— BEGIN Reading passage —

How U.S. Should handle Iran's Election Results

COMMENTARY Defense

How U.S. Should handle Iran's Election Results

Jun 29, 2009 3 min read
COMMENTARY BY

Former Executive Vice President

Kim R. Holmes was the Executive Vice President at The Heritage Foundation.

For decades, about the worst thing you could say to a politician was that he was behaving like Richard Nixon. A cunning "realism" and willingness to deal with dictators--from Beijing to Latin America to, yes, Iran--helped make the 37th president Public Enemy No. 1 on the left.

Post-Nixon presidents were forced at least to show deference to human rights. When the Shah of Iran was teetering, for example, Jimmy Carter chose not to embrace the ailing dictator as an ally. The U.S. allowed him to fall and thus helped give birth to the theocratic oligarchy that governs Iran to this day (and will continue to govern no matter how the recent election sorts out).

Today, Barack Obama is behaving like Mr. Nixon, and may yet suffer like Mr. Carter, in his attempts to deal with Iran in 2009.

The fundamental flaw in Mr. Obama's thinking on Iran--indeed, in his entire critique of George W. Bush's so-called freedom agenda--is that he implicitly accepts the legitimacy of the oppressive regimes he wants to engage. Just as Mr. Nixon and other old-style realists used to do, he wants to "deal with" an illegitimate and oppressive regime because it happens to hold power in Iran.

There are two problems with this.

No. 1 is that it puts him on the wrong side of history. The mullahs don't represent the Iranian people, as we have seen day after day in the streets of Tehran.

No. 2 is that it won't give him the desired result of curtailing Iran's nuclear program anyway. The mullahs invented the nuclear program, and they are not about to jettison it merely to win favor with Mr. Obama.

Indeed, given that the president waited 10 days to express outrage over the regime's bloody suppression of protesters, the theocrats probably now see him as someone they can count on to equivocate if they succeed in oppressing the protests against their rule.

Sen. John Kerry, Massachusetts Democrat and chairman of the Senate Foreign Relations Committee, also sounds strangely Nixonian these days. Mr. Kerry wrote in the New York Times on June 18 that Mr. Obama's "vision" and "outreach" had already made a difference in Lebanon and Iran.

"Returning to harsh criticism now would only erase this progress, empower hard-liners in Iran who want to see negotiations fail and undercut those who have risen up in support of a better relationship," Mr. Kerry wrote.

Sounds like realpolitik writ large.

Yet speaking in support of the struggle for freedom by the Iranian people isn't meddling: Ayatollah Khameini already made that charge against the U.S. in spite of Mr. Obama's reticence. Rather, it is an appropriate defense of the basic human rights that are being trampled in Iran--and nothing more.

— END Reading passage —

What the task requires: Please write out everything in the commentary on Iran's election results from "Yet speaking in" down to "Iran--and nothing more.", renaming "meddling" as "interference". The rows come from a separate source.

— BEGIN Entries —

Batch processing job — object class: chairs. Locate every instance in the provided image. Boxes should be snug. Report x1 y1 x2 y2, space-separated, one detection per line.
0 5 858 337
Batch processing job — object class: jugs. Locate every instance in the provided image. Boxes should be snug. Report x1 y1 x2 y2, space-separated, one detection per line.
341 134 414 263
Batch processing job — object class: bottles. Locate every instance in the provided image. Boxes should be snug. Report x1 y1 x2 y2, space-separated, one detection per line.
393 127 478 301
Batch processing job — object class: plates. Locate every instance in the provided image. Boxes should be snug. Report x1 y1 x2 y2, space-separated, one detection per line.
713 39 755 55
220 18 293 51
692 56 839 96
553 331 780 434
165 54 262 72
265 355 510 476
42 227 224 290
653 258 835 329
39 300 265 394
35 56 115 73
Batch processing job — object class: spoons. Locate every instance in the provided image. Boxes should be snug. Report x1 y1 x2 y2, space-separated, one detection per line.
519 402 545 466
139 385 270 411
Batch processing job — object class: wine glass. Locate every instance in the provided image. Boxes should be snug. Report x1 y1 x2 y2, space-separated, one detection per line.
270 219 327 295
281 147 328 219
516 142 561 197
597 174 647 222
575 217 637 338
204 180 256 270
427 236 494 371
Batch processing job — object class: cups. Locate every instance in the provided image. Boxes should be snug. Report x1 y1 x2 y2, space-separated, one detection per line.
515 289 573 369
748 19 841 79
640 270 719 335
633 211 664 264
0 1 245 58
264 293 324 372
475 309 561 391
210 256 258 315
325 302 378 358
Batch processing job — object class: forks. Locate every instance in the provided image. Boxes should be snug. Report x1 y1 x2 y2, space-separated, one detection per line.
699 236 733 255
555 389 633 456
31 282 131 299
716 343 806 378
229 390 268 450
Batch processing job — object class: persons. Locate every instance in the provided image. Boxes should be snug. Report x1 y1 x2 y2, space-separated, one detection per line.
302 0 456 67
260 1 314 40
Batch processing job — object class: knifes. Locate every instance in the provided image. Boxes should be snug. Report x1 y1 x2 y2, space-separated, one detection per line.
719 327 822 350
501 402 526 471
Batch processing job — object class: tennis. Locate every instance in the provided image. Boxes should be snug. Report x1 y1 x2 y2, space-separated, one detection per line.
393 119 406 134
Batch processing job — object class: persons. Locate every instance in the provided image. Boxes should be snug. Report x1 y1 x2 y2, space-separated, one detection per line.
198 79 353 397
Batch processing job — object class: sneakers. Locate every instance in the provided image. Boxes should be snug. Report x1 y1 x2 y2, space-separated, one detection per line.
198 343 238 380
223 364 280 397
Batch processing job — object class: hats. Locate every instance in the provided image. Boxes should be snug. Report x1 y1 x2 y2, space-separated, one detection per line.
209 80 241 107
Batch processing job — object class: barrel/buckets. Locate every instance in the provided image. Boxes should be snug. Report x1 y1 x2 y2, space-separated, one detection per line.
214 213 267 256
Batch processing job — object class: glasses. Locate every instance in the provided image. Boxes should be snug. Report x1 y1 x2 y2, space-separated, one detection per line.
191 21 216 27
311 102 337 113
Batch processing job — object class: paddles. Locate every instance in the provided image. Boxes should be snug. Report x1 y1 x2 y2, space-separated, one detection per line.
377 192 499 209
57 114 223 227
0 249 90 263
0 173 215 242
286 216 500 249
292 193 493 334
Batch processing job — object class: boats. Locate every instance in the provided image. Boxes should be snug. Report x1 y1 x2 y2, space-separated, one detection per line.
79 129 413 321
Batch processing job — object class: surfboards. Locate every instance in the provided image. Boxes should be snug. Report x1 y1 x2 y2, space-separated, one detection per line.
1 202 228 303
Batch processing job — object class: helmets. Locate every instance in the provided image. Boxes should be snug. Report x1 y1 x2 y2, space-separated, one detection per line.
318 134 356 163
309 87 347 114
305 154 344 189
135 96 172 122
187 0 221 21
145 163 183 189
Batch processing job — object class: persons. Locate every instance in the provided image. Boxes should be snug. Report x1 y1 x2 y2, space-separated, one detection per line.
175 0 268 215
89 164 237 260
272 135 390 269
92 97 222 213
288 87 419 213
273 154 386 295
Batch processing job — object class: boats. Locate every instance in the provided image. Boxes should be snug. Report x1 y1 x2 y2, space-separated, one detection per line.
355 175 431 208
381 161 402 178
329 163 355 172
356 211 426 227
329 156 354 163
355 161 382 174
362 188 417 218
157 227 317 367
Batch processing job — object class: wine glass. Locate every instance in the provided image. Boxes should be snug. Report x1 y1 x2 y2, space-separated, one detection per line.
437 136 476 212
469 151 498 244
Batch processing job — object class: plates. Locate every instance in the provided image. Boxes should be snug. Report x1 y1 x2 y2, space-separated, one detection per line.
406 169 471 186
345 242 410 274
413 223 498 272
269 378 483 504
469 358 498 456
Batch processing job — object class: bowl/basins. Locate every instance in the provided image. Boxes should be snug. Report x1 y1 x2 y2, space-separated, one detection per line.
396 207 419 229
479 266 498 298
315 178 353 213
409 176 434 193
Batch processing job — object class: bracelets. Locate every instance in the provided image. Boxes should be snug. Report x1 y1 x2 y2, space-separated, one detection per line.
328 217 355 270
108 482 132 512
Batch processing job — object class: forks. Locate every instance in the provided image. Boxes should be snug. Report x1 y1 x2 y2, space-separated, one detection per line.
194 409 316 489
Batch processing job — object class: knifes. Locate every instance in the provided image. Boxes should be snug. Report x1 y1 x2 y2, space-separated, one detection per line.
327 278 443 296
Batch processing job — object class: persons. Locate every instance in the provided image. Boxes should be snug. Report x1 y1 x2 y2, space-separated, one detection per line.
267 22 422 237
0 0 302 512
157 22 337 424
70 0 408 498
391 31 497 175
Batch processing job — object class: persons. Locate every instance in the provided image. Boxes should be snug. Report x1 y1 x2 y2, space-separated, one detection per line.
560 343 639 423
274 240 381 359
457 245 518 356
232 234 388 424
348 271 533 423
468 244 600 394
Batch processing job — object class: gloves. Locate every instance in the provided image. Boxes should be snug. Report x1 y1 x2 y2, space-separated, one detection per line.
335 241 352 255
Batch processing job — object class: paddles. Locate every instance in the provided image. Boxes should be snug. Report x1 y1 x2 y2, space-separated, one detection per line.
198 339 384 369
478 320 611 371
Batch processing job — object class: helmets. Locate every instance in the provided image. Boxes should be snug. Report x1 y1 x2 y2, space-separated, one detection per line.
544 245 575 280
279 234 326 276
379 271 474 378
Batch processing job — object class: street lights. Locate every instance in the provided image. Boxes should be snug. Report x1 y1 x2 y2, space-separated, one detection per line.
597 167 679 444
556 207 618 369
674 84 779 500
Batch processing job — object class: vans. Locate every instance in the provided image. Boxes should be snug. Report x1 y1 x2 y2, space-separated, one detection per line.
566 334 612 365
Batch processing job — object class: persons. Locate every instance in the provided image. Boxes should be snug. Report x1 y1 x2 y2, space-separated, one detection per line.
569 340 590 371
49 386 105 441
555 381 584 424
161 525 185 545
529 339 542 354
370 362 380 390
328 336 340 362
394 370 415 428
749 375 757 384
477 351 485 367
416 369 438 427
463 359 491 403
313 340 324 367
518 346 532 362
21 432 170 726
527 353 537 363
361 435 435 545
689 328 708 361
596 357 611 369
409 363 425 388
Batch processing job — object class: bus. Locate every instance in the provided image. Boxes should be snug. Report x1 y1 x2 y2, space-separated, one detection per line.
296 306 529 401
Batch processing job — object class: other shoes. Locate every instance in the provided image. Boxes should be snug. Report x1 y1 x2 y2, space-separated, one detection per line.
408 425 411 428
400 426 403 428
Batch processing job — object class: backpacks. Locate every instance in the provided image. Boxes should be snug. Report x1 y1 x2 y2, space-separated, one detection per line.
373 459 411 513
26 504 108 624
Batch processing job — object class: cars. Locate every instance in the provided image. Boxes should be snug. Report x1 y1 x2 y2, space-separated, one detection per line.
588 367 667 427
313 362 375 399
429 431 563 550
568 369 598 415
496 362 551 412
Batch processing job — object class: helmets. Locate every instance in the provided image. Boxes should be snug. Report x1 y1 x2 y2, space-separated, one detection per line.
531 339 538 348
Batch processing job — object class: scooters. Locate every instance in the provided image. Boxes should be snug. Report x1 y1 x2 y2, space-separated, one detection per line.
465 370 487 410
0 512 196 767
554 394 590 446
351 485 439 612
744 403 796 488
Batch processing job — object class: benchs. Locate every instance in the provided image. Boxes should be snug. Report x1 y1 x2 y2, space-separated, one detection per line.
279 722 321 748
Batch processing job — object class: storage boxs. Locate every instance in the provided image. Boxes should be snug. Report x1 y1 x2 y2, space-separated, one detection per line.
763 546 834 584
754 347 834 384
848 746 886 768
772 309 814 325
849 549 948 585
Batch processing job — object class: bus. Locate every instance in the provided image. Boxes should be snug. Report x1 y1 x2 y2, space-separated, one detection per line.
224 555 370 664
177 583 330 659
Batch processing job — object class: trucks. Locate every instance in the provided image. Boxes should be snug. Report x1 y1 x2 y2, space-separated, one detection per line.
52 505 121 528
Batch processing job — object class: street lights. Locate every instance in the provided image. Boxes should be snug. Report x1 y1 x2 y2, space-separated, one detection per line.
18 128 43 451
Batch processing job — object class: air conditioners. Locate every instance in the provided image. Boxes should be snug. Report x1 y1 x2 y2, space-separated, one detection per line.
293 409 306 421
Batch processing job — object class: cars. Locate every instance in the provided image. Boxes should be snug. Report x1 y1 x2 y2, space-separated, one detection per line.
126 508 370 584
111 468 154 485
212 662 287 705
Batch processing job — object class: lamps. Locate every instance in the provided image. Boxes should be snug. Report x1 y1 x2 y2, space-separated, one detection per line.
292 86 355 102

— END Entries —

Solution for this exercise:
Yet speaking in support of the struggle for freedom by the Iranian people isn't interference: Ayatollah Khameini already made that charge against the U.S. in spite of Mr. Obama's reticence. Rather, it is an appropriate defense of the basic human rights that are being trampled in Iran--and nothing more.